Document excerpt -
Approval for all data collection and use was obtained from the local tribal government, the Gran Consejo Tsimane’ (GCT, Tsimane’ Grand Council) and the University of Washington (UW) Human Subjects Division (HSD). Informed consent was obtained from participants who were 16–17 years of age and married, whereas for those not married and/or those less than 16y, assent and parental permission were obtained according to the approved UW HSD protocol.
Exposures
The primary exposures of interest for the present analysis were collected during early childhood and include: stunted growth (an indicator of chronic malnutrition), underweight (an indicator of acute malnutrition), anemia, acute inflammation, and parasitic gastrointestinal infection (indicators of general health and infection). Based on histological evidence (Reid and Dean 2006), enamel on the permanent central maxillary incisors is formed when the child is 1 through 4 years old. When the child is 1 year old, the enamel is being formed at the incisal edge of the central incisor. When the child is 4 years old, the enamel in the cervical part (the part close to the gingiva) is being formed. Since the permanent central maxillary incisors were the teeth of focus in this analysis, childhood exposure measures were restricted to 1 through 4 years of age. Childhood data were collected annually by the TAPS study team between 2002 and 2010 (Leonard et al. 2015). Growth stunting was measured on a continuous scale using mean height-for-age z-scores (HAZ) from 1 through 4 years of age. Similarly, underweight was measured on a continuous scale using mean weight-for-age z-scores (WAZ) from 1 through 4 years of age. Both HAZ and WAZ were age- and sex- standardized according to National Center for Health Statistics (NCHS) growth charts, the international reference reported by other TAPS publications. A threshold of <−2.0 z-score was used to dichotomize stunted vs. normal average height, and, underweight vs. normal average weight during early childhood. Anemia was measured on a continuous scale by measuring hemoglobin (Hb; in g/dL) using dried blood spots (in 2002 and 2003) for a sub-sample of 79 participants (McDade et al. 2005). Immune activation was measured on a continuous scale by measuring C-reactive protein (CRP; in mg/L) using dried blood spots for a sub-sample of 72 study participants (in 2002–2003). Standard age- and sex-based reference values for clinical practice were used to determine thresholds for anemia and elevated CRP (acute inflammation) classification (Mayo Clinic 2015). Finally, parasitic infection was determined based on assessment of fecal samples from a sub-sample of 115 study participants (in 2003 and 2007) (Tanner et al. 2009; Tanner et al. 2013). Children were classified as infected vs. not by presence or absence of any hookworm in fecal samples.

Listed entries -
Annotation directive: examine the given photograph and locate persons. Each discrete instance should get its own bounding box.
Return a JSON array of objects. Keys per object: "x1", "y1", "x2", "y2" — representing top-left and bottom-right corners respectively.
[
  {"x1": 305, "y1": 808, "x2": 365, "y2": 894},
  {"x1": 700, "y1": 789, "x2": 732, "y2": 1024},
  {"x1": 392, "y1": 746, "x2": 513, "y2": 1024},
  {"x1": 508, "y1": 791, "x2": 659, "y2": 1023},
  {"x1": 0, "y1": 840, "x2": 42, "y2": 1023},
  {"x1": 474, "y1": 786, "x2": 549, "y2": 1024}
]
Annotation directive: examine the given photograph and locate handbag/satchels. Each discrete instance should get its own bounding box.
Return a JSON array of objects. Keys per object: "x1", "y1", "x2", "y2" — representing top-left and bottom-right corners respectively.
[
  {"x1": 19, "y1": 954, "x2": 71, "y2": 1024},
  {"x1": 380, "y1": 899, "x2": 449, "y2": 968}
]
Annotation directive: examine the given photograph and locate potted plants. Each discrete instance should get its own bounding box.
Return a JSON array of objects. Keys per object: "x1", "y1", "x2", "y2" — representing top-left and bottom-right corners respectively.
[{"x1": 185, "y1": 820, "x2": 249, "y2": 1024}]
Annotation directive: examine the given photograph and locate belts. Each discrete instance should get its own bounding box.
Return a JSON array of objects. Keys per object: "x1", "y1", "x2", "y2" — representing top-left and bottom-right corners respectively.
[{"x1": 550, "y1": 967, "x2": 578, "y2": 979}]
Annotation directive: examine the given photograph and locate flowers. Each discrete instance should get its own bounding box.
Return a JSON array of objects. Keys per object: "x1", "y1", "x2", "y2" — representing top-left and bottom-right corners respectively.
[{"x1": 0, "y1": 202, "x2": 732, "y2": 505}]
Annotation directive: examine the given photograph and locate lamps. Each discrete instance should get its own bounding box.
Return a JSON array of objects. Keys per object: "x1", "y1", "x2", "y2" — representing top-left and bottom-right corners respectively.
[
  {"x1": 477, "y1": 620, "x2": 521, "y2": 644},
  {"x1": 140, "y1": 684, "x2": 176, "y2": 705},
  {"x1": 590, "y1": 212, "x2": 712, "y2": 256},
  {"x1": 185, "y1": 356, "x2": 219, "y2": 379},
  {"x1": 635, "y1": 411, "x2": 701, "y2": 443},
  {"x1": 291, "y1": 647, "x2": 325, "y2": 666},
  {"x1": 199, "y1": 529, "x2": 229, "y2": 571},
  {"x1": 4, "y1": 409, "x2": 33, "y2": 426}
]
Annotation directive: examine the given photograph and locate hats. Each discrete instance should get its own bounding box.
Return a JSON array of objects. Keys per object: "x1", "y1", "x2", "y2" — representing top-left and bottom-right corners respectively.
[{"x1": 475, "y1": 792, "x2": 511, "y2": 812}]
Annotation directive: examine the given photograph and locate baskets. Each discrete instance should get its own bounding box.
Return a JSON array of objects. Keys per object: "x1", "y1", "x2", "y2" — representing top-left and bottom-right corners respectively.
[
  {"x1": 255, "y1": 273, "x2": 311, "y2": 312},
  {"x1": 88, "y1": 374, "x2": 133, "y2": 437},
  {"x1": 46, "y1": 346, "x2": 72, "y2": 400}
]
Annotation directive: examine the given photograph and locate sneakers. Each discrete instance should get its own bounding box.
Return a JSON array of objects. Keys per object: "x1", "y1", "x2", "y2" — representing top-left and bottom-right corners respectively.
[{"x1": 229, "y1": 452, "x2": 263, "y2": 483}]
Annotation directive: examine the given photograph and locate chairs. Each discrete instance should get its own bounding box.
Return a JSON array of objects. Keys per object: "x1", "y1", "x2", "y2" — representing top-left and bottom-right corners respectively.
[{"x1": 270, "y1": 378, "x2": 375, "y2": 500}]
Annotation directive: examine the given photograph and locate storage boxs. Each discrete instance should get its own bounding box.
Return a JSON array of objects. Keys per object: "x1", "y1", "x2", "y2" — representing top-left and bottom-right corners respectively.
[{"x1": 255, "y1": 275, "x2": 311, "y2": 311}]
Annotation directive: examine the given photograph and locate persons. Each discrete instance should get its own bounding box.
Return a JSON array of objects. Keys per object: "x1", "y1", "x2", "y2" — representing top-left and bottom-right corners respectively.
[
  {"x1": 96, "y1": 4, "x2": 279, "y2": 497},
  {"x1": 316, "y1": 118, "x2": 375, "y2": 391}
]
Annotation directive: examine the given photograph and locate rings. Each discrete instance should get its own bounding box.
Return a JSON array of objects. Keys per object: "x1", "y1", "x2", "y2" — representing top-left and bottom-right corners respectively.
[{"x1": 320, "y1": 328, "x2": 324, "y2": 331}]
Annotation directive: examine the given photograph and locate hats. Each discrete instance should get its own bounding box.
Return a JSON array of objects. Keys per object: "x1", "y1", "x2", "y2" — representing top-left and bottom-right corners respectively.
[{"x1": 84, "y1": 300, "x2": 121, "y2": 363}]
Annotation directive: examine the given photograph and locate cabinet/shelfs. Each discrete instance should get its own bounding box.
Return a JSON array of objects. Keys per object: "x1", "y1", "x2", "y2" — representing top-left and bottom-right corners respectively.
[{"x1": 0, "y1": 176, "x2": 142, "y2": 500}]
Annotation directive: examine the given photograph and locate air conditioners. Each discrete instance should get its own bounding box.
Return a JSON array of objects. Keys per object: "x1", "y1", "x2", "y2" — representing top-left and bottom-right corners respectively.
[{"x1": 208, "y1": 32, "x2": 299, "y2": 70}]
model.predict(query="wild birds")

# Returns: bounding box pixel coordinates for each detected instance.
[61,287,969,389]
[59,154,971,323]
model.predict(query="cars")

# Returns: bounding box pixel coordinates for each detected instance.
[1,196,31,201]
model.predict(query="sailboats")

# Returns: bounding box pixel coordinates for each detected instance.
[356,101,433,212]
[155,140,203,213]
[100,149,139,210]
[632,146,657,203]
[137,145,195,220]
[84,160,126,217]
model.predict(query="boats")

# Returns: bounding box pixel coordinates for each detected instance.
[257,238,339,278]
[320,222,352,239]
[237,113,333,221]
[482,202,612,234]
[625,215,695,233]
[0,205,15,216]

Brief -
According to the document excerpt, what threshold was used to classify a child as stunted or underweight?

Task response -
A z-score below −2.0.